RECORDS SHOWN
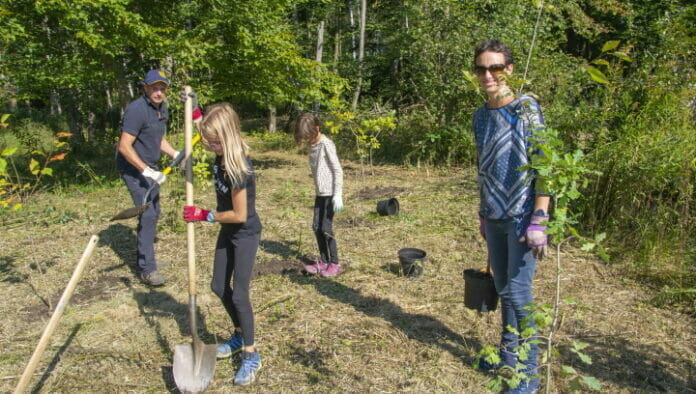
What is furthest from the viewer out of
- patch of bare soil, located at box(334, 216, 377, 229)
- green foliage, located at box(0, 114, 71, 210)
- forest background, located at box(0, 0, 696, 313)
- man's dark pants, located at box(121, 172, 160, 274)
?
patch of bare soil, located at box(334, 216, 377, 229)

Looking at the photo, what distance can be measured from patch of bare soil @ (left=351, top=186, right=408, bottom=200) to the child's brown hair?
3161 millimetres

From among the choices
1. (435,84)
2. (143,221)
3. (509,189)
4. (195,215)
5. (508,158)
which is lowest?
(143,221)

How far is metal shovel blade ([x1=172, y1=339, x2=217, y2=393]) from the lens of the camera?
2.65 meters

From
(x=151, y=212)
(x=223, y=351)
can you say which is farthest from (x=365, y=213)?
(x=223, y=351)

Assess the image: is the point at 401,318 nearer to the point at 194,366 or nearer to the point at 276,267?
the point at 276,267

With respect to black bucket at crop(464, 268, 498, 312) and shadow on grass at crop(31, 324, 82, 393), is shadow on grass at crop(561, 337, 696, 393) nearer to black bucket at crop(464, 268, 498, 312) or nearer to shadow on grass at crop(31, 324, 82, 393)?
black bucket at crop(464, 268, 498, 312)

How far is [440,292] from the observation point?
393cm

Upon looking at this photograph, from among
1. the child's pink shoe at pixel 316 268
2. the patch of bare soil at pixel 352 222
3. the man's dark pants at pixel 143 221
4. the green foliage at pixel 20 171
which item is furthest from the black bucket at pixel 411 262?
the green foliage at pixel 20 171

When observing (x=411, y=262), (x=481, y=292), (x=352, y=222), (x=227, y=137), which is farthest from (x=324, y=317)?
(x=352, y=222)

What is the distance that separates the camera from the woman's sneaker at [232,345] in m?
3.00

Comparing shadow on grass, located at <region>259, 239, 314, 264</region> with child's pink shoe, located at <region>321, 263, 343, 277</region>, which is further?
shadow on grass, located at <region>259, 239, 314, 264</region>

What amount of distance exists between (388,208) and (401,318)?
8.21ft

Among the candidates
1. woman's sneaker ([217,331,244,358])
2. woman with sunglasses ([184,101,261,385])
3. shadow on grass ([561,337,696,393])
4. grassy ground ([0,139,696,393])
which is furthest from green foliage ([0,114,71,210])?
shadow on grass ([561,337,696,393])

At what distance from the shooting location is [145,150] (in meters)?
4.14
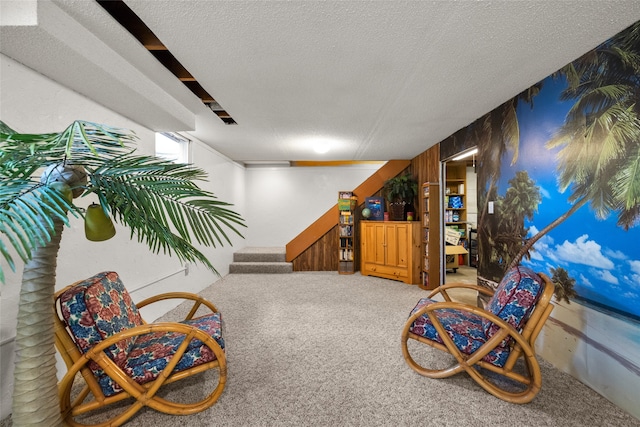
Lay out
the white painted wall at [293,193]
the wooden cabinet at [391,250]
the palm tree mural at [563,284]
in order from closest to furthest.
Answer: the palm tree mural at [563,284] → the wooden cabinet at [391,250] → the white painted wall at [293,193]

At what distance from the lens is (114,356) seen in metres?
1.54

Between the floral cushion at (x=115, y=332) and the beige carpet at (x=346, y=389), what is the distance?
0.32 m

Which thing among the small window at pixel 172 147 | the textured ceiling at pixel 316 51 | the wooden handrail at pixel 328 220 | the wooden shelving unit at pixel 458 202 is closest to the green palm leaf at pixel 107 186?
the textured ceiling at pixel 316 51

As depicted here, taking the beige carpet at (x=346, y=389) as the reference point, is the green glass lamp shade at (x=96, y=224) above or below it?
above

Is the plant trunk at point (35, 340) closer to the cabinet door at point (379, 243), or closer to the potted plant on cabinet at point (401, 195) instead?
the cabinet door at point (379, 243)

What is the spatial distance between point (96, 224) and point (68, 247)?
1386 mm

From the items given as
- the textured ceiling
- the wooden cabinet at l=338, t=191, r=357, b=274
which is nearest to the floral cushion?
the textured ceiling

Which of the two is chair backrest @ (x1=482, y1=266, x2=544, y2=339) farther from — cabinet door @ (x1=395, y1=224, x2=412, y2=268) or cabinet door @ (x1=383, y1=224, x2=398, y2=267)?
cabinet door @ (x1=383, y1=224, x2=398, y2=267)

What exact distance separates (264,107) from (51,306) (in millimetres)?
2268

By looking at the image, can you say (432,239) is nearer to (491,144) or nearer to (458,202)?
(491,144)

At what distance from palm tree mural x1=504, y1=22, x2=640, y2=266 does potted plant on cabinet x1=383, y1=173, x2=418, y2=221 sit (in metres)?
3.00

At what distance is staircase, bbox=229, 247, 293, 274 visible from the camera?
5438 millimetres

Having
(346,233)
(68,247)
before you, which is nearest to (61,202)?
(68,247)

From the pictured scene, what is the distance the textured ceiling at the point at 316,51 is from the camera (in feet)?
4.80
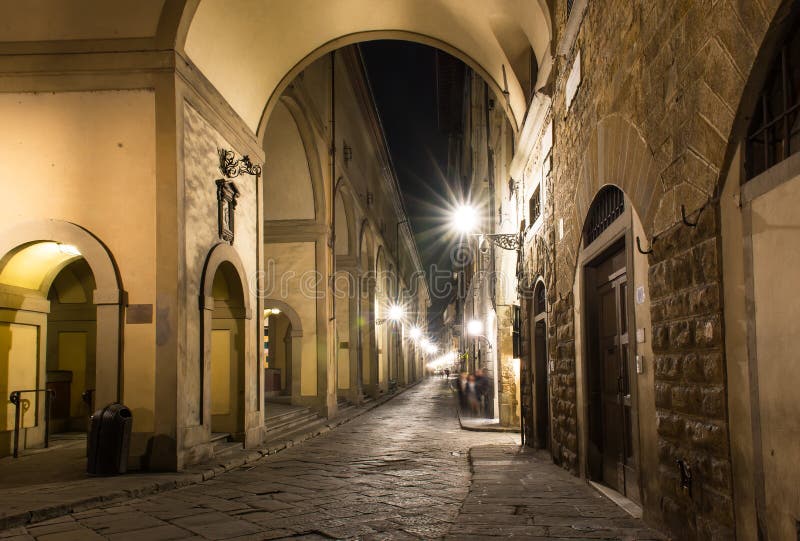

WRITTEN INSTRUCTION
Copy the data word for word, starting at the line that has "By looking at" and continuing through the end of the data. Leave the pictures out.

ANSWER TO THE PROBLEM
By looking at the image, can you say (432,239) is nearer to (491,144) or nearer to (458,202)?
(491,144)

At what distance from palm tree mural x1=504, y1=22, x2=640, y2=266 does potted plant on cabinet x1=383, y1=173, x2=418, y2=221 sit (in metres)?
3.00

At what distance is staircase, bbox=229, 247, 293, 274 visible from the camera?
5438 millimetres

Having
(346,233)
(68,247)
before you, which is nearest to (61,202)?
(68,247)

From the pictured scene, what is the distance the textured ceiling at the point at 316,51 is from the camera (in feet)?
4.80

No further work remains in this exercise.